Historical Context: Harden’s Houston Ventures and Restaurant Woes
Harden’s Thirteen follows other athlete-owned restaurant failures, like Michael Jordan’s MJ23 in Chicago, which closed in 1999 with $1.5 million in losses, per ESPN. The James Harden restaurant lockout echoes Houston’s Hooters closures in 2024, citing $3 million in debts, per Chron. Houston’s dining market, with 30% closure rates for upscale venues, per the National Restaurant Association, highlights Thirteen’s challenges. Harden’s $1 million philanthropy, including 150 meals to Sunnyside apartments in 2021, contrasts with his business struggles, per Chron.
💸 Money Angle / Wealth Perspective
Harden’s $200 million net worth, with $401.8 million in earnings, faces a $2.2 million hit, reducing it by 1.1%, per Spotrac. His $35.6 million 2025 salary and $10 million endorsements ($7 million Adidas, $3 million J-Harden Wines) are stable, but legal fees ($200,000–$500,000) add strain, per The Athletic. Investments ($15 million real estate, $5 million wines) yield $2 million annually, per ClutchPoints. Thirteen’s $2.2 million debt, with $3 million revenue and $5 million startup costs, reflects mismanagement, per Restaurant Business. Houston’s $11 billion dining market sees $500,000 in tax losses, per the City of Houston.








🌟 Brand, Influence & Culture Impact
The James Harden restaurant lockout tarnishes his $200 million brand, with 55% of fans in a Chron poll questioning his business acumen, per chron.com. A @JHarden13 post gained 200,000 views, amplifying scrutiny, per HypeAuditor. Houston’s diverse dining scene, with 60% minority patrons, demands reliability, per Nielsen. Thirteen’s 3 million impressions highlight its cultural weight, per HypeAuditor. Harden’s $1 million philanthropy, including $3,000 meals, mitigates harm, per Chron. The lockout risks 50 jobs, per the Texas Workforce Commission.
📌 The Distinct Athlete Angle
Harden’s journey, from Arizona State to NBA MVP, faces a setback with the James Harden restaurant lockout, per ESPN. His $401.8 million earnings and $200 million net worth are tested, per Spotrac. The scandal, with a @HoustonChron post at 150,000 views, challenges his Houston legacy, per HypeAuditor. Thirteen’s closure, amid a $11 billion dining market, underscores athlete business risks, per IBISWorld.

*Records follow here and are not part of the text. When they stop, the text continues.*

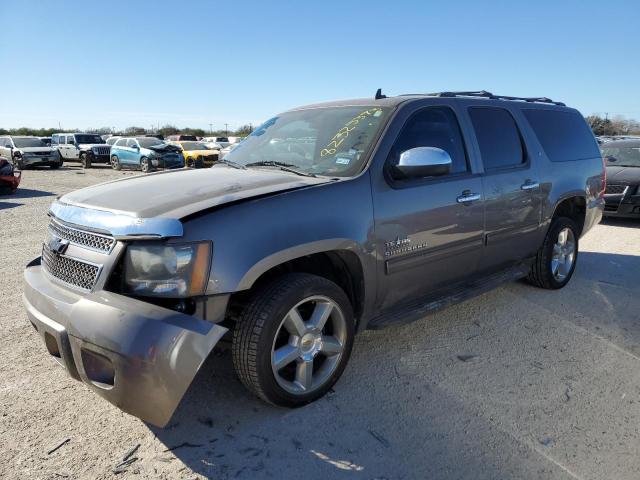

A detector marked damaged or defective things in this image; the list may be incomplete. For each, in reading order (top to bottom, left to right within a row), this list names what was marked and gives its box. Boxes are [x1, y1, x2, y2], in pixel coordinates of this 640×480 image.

damaged front bumper [23, 258, 228, 428]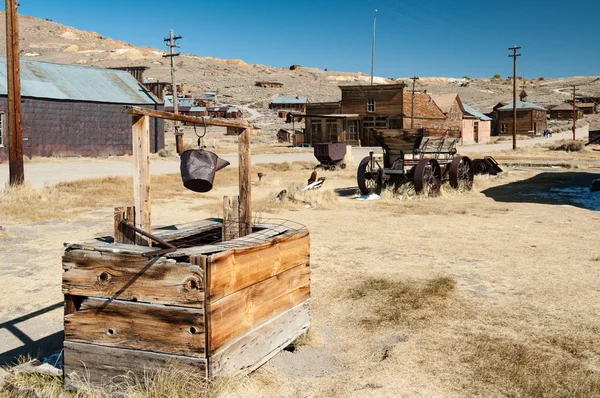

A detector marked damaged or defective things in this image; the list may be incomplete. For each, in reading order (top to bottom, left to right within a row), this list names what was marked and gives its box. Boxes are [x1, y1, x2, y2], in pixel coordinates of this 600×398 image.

rusted machinery [314, 142, 346, 170]
rusted machinery [358, 128, 476, 195]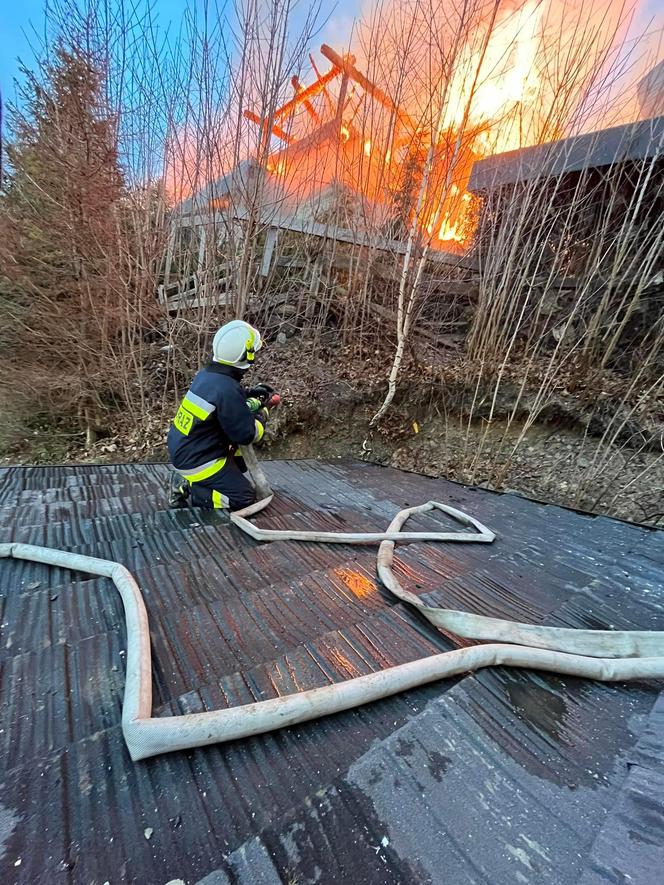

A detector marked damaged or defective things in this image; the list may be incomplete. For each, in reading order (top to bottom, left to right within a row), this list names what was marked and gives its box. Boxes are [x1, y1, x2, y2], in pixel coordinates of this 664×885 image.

rusty metal roof panel [1, 460, 664, 880]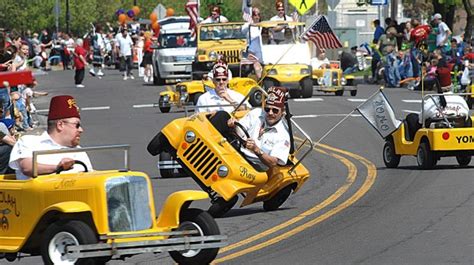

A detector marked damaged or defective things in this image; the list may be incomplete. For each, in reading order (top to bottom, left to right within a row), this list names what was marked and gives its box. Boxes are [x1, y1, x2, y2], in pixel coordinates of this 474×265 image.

road crack seal line [215, 143, 378, 262]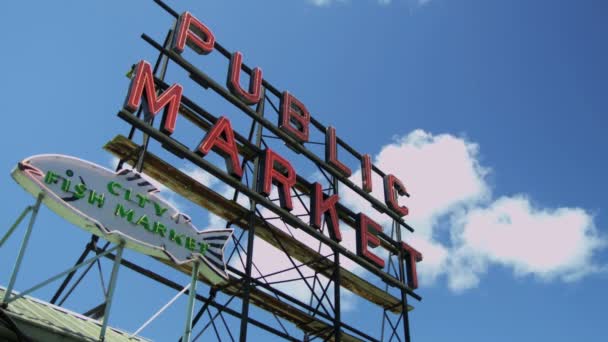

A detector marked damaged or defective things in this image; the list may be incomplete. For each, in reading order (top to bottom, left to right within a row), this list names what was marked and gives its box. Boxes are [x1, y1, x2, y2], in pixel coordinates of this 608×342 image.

rusted metal frame [140, 34, 416, 235]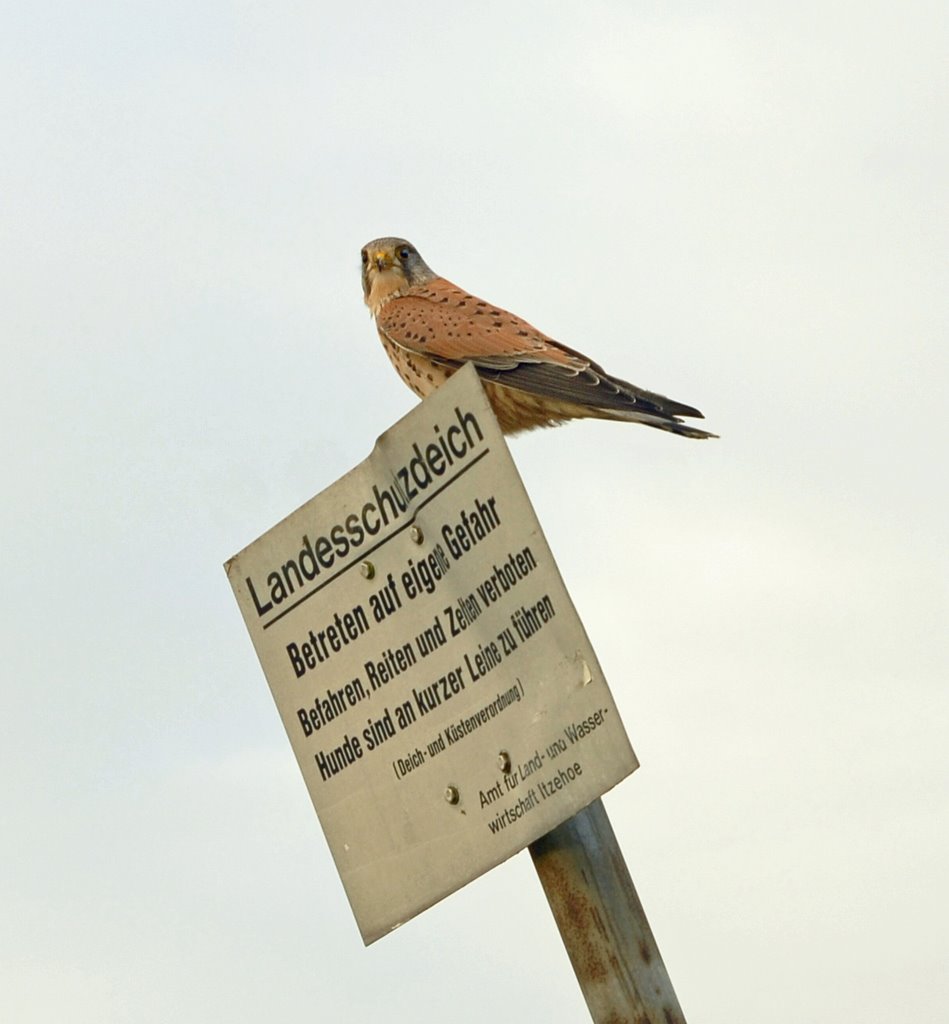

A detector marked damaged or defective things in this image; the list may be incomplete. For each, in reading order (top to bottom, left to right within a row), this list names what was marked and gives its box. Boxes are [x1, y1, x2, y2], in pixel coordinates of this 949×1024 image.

rusty pole [532, 798, 687, 1024]
rust stain on pole [532, 798, 687, 1024]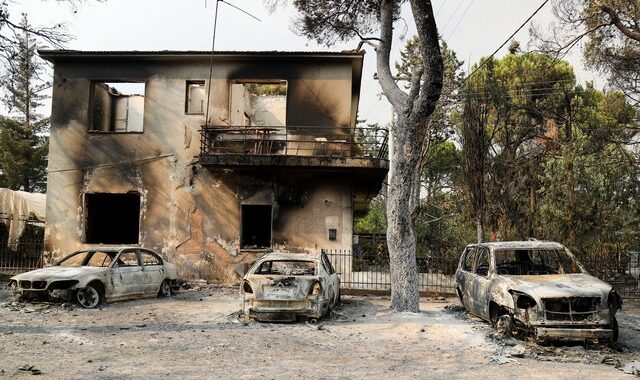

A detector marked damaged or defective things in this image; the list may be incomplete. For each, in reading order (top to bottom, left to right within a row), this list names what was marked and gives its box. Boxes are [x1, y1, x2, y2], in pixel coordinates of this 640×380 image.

charred concrete wall [46, 53, 360, 282]
burned two-story house [41, 49, 390, 282]
white burned car [9, 246, 180, 308]
burned sedan [9, 246, 180, 308]
burnt-out car [9, 246, 180, 308]
charred car body [9, 246, 180, 308]
white burned car [240, 252, 340, 320]
burnt-out car [240, 251, 340, 322]
burned sedan [240, 251, 340, 322]
charred car body [240, 254, 340, 322]
burnt-out car [458, 242, 624, 342]
burned sedan [458, 242, 624, 342]
charred car body [458, 242, 624, 342]
white burned car [458, 242, 624, 342]
burned suv [458, 242, 624, 342]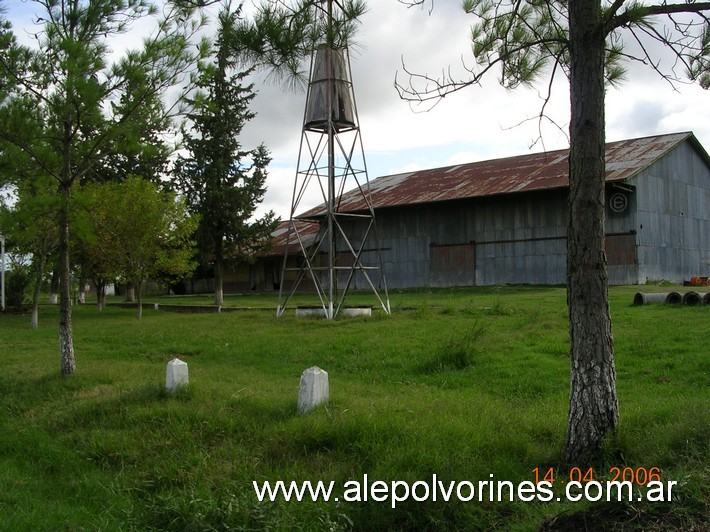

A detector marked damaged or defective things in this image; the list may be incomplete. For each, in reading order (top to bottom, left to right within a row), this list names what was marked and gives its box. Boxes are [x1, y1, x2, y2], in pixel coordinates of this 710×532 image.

rusty metal roof [302, 131, 708, 216]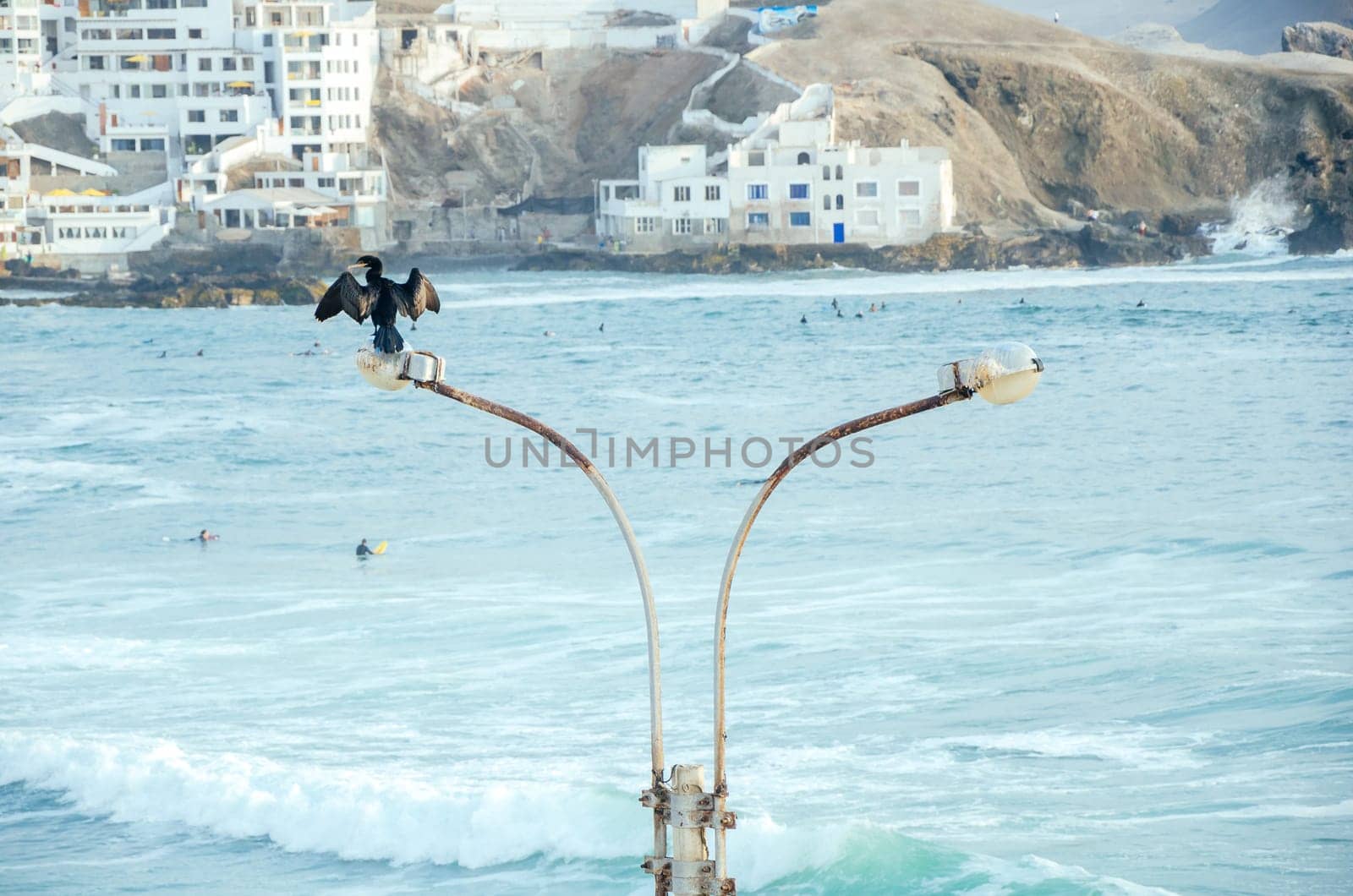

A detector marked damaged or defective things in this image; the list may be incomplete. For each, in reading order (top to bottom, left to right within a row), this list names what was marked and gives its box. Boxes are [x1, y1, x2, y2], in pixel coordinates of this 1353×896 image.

rusty metal pole [408, 376, 668, 877]
rusty metal pole [709, 390, 974, 888]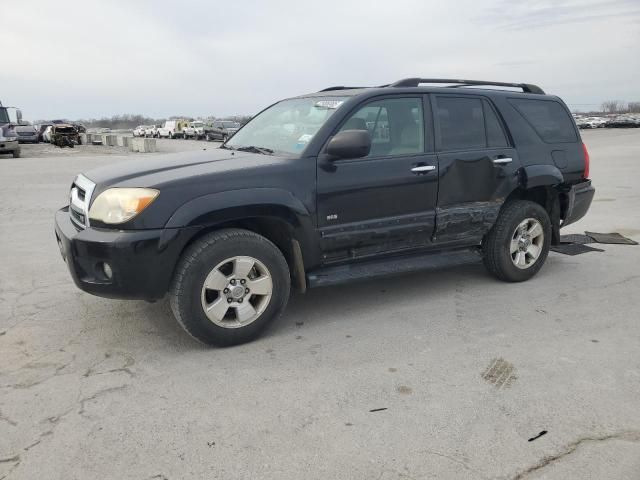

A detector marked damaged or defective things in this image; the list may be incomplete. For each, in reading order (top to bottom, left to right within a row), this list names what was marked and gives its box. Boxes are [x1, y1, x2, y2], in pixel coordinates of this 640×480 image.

wrecked vehicle [0, 101, 21, 158]
wrecked vehicle [51, 123, 80, 147]
wrecked vehicle [55, 78, 596, 344]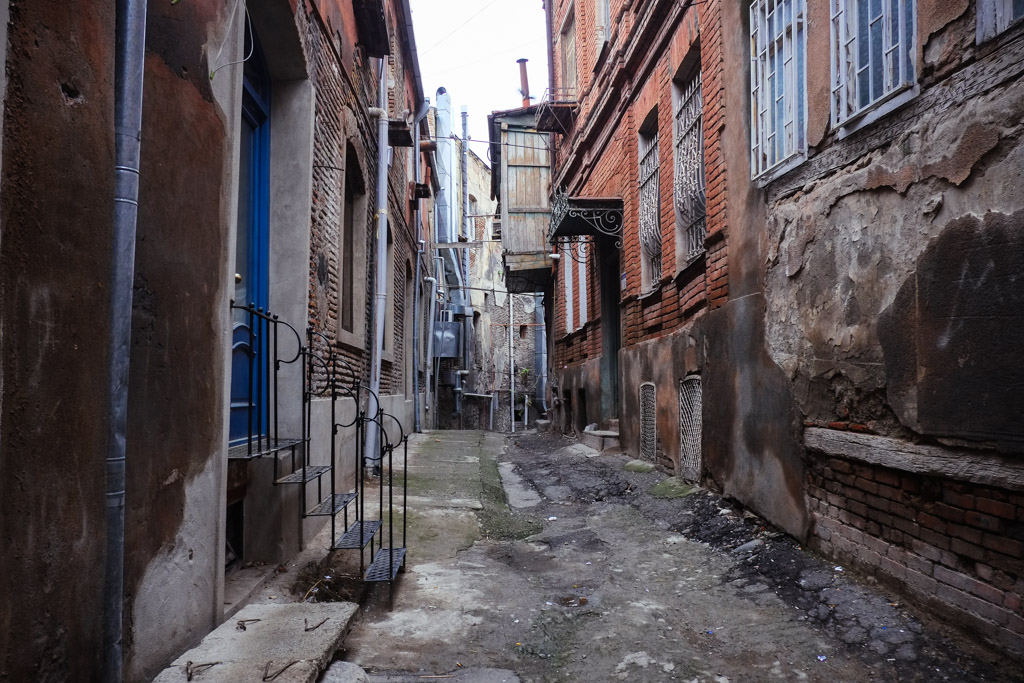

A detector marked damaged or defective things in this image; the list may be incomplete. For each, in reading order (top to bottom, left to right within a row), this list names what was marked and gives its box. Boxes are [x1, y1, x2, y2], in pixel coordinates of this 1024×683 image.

peeling plaster wall [765, 14, 1024, 454]
cracked concrete path [339, 430, 1011, 679]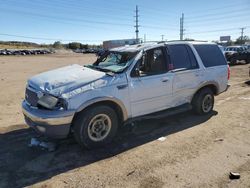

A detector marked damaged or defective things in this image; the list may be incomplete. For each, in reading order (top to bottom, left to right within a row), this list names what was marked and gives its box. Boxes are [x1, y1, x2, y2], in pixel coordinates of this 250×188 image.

crumpled hood [28, 64, 106, 97]
shattered windshield [86, 50, 137, 72]
damaged white suv [22, 41, 229, 148]
crushed front bumper [22, 100, 74, 139]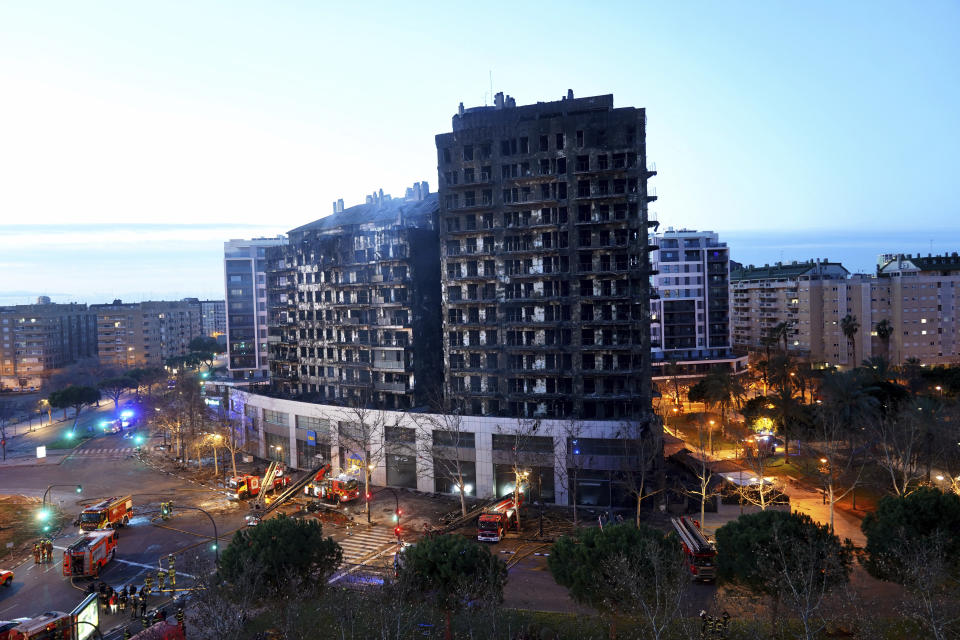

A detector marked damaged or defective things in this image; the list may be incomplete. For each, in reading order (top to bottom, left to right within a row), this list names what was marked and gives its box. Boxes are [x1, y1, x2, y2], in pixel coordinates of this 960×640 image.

burned high-rise building [270, 182, 442, 410]
charred facade [270, 188, 442, 412]
burned high-rise building [436, 90, 656, 420]
charred facade [436, 91, 656, 420]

NBA and Financial Ramifications
The James Harden restaurant lockout could cost Harden $2.5 million to resolve, per Forbes. Thirteen’s $3 million revenue faces a $2.2 million deficit, risking permanent closure, per Restaurant Business. Houston’s economy loses $500,000 in taxes, per the City of Houston. Harden’s $35.6 million salary remains secure, but his $10 million endorsements risk a 10% dip ($1 million), per Sportico. His $1 million philanthropy softens backlash, per the Harden Foundation.
Broader Implications: Lessons and Legacy
The James Harden restaurant lockout highlights risks for athlete entrepreneurs, with 30% of Houston restaurants failing, per the National Restaurant Association. Harden’s $200 million net worth and $401.8 million earnings face scrutiny, per Spotrac. The $2.2 million debt could inspire stricter financial oversight for celebrity ventures, per Forbes. Houston’s $11 billion dining scene absorbs the loss, but Thirteen’s 50 jobs are at risk, per the Texas Workforce Commission. Harden’s legacy, tied to $1 million in philanthropy, endures, per Chron.
Conclusion
The James Harden restaurant lockout at Thirteen, with a $2.2 million debt, threatens his $200 million net worth and Houston legacy, per Chron. The scandal’s 3 million impressions amplify scrutiny, per Nielsen. Harden’s $401.8 million earnings and $1 million philanthropy provide resilience, per Spotrac. As Houston’s $11 billion dining market evolves, the lockout underscores the challenges of athlete-owned businesses, per IBISWorld.